To the others, ten minutes had passed, Fana realized. She smelled Caitlin’s cigarette smoke, but Caitlin was gone. She and Johnny were alone.
“Where’s Caitlin?” Fana said.
“Went to find your father. She doesn’t believe you’re you anymore.” Johnny’s voice might have been dug from a deep, grimy well.
Fana finally realized that her cheek was stinging. Or, rather, that
it had been. She touched her face, confused.
“She slapped you and cussed you out first,” Johnny said. “She thinks you’re Michel. Or he’s in there somewhere pulling your strings.
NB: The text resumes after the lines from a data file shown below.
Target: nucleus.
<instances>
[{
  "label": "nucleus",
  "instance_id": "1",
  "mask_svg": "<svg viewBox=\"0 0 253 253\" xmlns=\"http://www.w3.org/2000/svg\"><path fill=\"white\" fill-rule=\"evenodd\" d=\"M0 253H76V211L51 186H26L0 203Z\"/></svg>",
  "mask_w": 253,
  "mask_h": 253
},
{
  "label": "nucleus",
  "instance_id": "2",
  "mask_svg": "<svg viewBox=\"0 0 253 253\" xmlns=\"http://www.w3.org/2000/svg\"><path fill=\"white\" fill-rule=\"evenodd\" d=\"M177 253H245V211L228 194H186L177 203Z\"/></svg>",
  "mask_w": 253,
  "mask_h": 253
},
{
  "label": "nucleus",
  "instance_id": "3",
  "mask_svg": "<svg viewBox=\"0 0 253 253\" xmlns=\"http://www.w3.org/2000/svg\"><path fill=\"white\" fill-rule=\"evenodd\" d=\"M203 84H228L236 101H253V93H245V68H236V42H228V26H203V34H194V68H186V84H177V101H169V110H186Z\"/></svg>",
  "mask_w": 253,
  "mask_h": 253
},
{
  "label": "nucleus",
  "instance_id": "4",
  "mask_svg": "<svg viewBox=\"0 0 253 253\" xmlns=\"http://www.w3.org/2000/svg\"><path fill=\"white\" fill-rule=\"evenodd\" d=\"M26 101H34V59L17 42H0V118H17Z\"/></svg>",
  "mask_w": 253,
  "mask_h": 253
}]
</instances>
She took it badly when you zoned like that.”
“Oh,” Fana said. “I was looking for Phoenix.”
He nodded with the same blank acceptance. “I tried to tell her.”
“Do you still think I’m still me?” she said. Fana didn’t think she could bear it if Johnny thought Michel had taken her over, that she was gone already.
Johnny shrugged. Then he sighed, wearied from the effort of lifting his shoulders. “I guess so.” His eyes were glassy red. He’d done his crying while she was gone. “Sounds like something you’d do. A crazy idea about helping other people no matter what.”
“There’s no other way, Johnny.”
“Yeah there is, Fana,” he said. “You know there is.”
For a fleeting instant, Johnny’s thoughts were so focused that a formless murmur congealed into crude, growling words: FIGHT HIM.
“I heard that,” Fana said. She couldn’t help smiling. “You’ve never done that before.”
“Done what?”
“You just projected a thought to me.”
“What was it?” Johnny only wanted her to say it aloud, where she would hear its weight.
“You want me to do something I can’t do,” she said. “The last resort.”
Johnny’s jaw hardened. “If not now … when?”
When there’s nothing left, she told him. When I’m ready to die and lose everyone I love.
“Isn’t going back to him the same thing?” Johnny said.
Fana shook her head. “If I believed that, I wouldn’t go. Just because we can’t see the whole path doesn’t mean it isn’t there, Johnny. Faith is a hard walk. You know that. You came here on an act of faith, leaving your family. Your whole world. I have to do the same thing.”
“I came here to heal,” he said. “He wants you to help him kill.”
“I’ll stay in control of my beliefs, Johnny.”